Every entry must be reproduced word for word.

START GIVEN ENTRIES

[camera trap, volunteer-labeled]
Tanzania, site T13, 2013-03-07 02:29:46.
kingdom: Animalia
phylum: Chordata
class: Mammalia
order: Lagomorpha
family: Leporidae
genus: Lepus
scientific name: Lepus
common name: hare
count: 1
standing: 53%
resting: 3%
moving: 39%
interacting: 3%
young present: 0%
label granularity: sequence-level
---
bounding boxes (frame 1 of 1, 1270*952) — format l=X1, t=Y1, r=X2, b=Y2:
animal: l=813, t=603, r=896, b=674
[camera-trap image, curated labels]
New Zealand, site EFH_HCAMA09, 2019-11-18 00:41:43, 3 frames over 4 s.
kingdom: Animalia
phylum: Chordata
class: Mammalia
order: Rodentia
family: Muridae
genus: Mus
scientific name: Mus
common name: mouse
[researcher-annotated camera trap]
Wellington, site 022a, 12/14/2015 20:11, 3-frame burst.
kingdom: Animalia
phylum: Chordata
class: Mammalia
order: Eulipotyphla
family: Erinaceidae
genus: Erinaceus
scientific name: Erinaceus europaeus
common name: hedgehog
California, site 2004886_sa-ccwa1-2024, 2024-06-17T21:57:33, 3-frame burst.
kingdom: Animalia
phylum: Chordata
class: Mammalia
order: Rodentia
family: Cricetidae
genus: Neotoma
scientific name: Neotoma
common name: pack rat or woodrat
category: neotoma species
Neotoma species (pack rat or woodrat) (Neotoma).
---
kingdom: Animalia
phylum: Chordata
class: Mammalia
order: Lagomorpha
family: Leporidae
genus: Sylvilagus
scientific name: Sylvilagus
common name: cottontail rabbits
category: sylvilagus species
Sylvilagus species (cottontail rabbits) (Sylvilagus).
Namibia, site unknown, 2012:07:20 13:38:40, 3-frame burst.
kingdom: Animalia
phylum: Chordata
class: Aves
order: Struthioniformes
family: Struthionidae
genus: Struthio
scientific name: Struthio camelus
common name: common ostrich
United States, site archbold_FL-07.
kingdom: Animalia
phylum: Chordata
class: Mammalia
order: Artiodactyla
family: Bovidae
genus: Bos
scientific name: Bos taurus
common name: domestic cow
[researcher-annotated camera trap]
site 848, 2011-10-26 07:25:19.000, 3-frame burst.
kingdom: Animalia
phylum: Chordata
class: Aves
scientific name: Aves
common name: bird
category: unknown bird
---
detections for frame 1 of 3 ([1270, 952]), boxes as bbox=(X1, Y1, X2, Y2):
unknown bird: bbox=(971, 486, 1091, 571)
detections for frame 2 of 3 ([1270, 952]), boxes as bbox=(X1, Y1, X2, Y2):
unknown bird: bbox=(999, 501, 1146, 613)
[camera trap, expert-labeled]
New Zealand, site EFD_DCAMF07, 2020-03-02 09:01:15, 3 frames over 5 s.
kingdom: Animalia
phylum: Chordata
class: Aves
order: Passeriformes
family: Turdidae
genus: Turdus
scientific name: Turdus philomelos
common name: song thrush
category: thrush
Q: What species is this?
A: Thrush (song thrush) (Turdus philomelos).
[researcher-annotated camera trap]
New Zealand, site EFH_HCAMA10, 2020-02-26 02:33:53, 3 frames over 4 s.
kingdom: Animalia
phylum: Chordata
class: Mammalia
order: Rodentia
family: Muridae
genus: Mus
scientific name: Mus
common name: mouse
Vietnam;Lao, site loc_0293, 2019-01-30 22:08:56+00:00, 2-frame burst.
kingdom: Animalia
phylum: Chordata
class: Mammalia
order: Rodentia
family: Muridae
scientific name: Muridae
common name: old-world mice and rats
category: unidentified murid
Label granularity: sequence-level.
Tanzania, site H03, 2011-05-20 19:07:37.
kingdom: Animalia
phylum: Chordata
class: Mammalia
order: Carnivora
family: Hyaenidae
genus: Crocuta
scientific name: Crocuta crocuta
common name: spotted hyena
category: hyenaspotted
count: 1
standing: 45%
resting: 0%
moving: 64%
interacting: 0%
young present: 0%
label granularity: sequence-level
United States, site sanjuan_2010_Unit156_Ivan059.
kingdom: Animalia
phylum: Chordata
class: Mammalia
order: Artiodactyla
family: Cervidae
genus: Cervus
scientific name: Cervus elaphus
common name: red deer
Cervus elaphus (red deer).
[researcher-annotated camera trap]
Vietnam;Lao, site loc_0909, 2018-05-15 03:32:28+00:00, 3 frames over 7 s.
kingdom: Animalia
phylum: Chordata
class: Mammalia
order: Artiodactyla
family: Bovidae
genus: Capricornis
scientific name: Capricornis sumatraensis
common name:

END GIVEN ENTRIES

* **ANSWER SPACE**:
[camera trap, volunteer-labeled]
Tanzania, site T13, 2013-03-07 02:29:46.
kingdom: Animalia
phylum: Chordata
class: Mammalia
order: Lagomorpha
family: Leporidae
genus: Lepus
scientific name: Lepus
common name: hare
count: 1
standing: 53%
resting: 3%
moving: 39%
interacting: 3%
young present: 0%
label granularity: sequence-level
---
bounding boxes (frame 1 of 1, 1270*952) — format l=X1, t=Y1, r=X2, b=Y2:
animal: l=813, t=603, r=896, b=674
[camera-trap image, curated labels]
New Zealand, site EFH_HCAMA09, 2019-11-18 00:41:43, 3 frames over 4 s.
kingdom: Animalia
phylum: Chordata
class: Mammalia
order: Rodentia
family: Muridae
genus: Mus
scientific name: Mus
common name: mouse
[researcher-annotated camera trap]
Wellington, site 022a, 12/14/2015 20:11, 3-frame burst.
kingdom: Animalia
phylum: Chordata
class: Mammalia
order: Eulipotyphla
family: Erinaceidae
genus: Erinaceus
scientific name: Erinaceus europaeus
common name: hedgehog
California, site 2004886_sa-ccwa1-2024, 2024-06-17T21:57:33, 3-frame burst.
kingdom: Animalia
phylum: Chordata
class: Mammalia
order: Rodentia
family: Cricetidae
genus: Neotoma
scientific name: Neotoma
common name: pack rat or woodrat
category: neotoma species
Neotoma species (pack rat or woodrat) (Neotoma).
---
kingdom: Animalia
phylum: Chordata
class: Mammalia
order: Lagomorpha
family: Leporidae
genus: Sylvilagus
scientific name: Sylvilagus
common name: cottontail rabbits
category: sylvilagus species
Sylvilagus species (cottontail rabbits) (Sylvilagus).
Namibia, site unknown, 2012:07:20 13:38:40, 3-frame burst.
kingdom: Animalia
phylum: Chordata
class: Aves
order: Struthioniformes
family: Struthionidae
genus: Struthio
scientific name: Struthio camelus
common name: common ostrich
United States, site archbold_FL-07.
kingdom: Animalia
phylum: Chordata
class: Mammalia
order: Artiodactyla
family: Bovidae
genus: Bos
scientific name: Bos taurus
common name: domestic cow
[researcher-annotated camera trap]
site 848, 2011-10-26 07:25:19.000, 3-frame burst.
kingdom: Animalia
phylum: Chordata
class: Aves
scientific name: Aves
common name: bird
category: unknown bird
---
detections for frame 1 of 3 ([1270, 952]), boxes as bbox=(X1, Y1, X2, Y2):
unknown bird: bbox=(971, 486, 1091, 571)
detections for frame 2 of 3 ([1270, 952]), boxes as bbox=(X1, Y1, X2, Y2):
unknown bird: bbox=(999, 501, 1146, 613)
[camera trap, expert-labeled]
New Zealand, site EFD_DCAMF07, 2020-03-02 09:01:15, 3 frames over 5 s.
kingdom: Animalia
phylum: Chordata
class: Aves
order: Passeriformes
family: Turdidae
genus: Turdus
scientific name: Turdus philomelos
common name: song thrush
category: thrush
Q: What species is this?
A: Thrush (song thrush) (Turdus philomelos).
[researcher-annotated camera trap]
New Zealand, site EFH_HCAMA10, 2020-02-26 02:33:53, 3 frames over 4 s.
kingdom: Animalia
phylum: Chordata
class: Mammalia
order: Rodentia
family: Muridae
genus: Mus
scientific name: Mus
common name: mouse
Vietnam;Lao, site loc_0293, 2019-01-30 22:08:56+00:00, 2-frame burst.
kingdom: Animalia
phylum: Chordata
class: Mammalia
order: Rodentia
family: Muridae
scientific name: Muridae
common name: old-world mice and rats
category: unidentified murid
Label granularity: sequence-level.
Tanzania, site H03, 2011-05-20 19:07:37.
kingdom: Animalia
phylum: Chordata
class: Mammalia
order: Carnivora
family: Hyaenidae
genus: Crocuta
scientific name: Crocuta crocuta
common name: spotted hyena
category: hyenaspotted
count: 1
standing: 45%
resting: 0%
moving: 64%
interacting: 0%
young present: 0%
label granularity: sequence-level
United States, site sanjuan_2010_Unit156_Ivan059.
kingdom: Animalia
phylum: Chordata
class: Mammalia
order: Artiodactyla
family: Cervidae
genus: Cervus
scientific name: Cervus elaphus
common name: red deer
Cervus elaphus (red deer).
[researcher-annotated camera trap]
Vietnam;Lao, site loc_0909, 2018-05-15 03:32:28+00:00, 3 frames over 7 s.
kingdom: Animalia
phylum: Chordata
class: Mammalia
order: Artiodactyla
family: Bovidae
genus: Capricornis
scientific name: Capricornis sumatraensis
common name:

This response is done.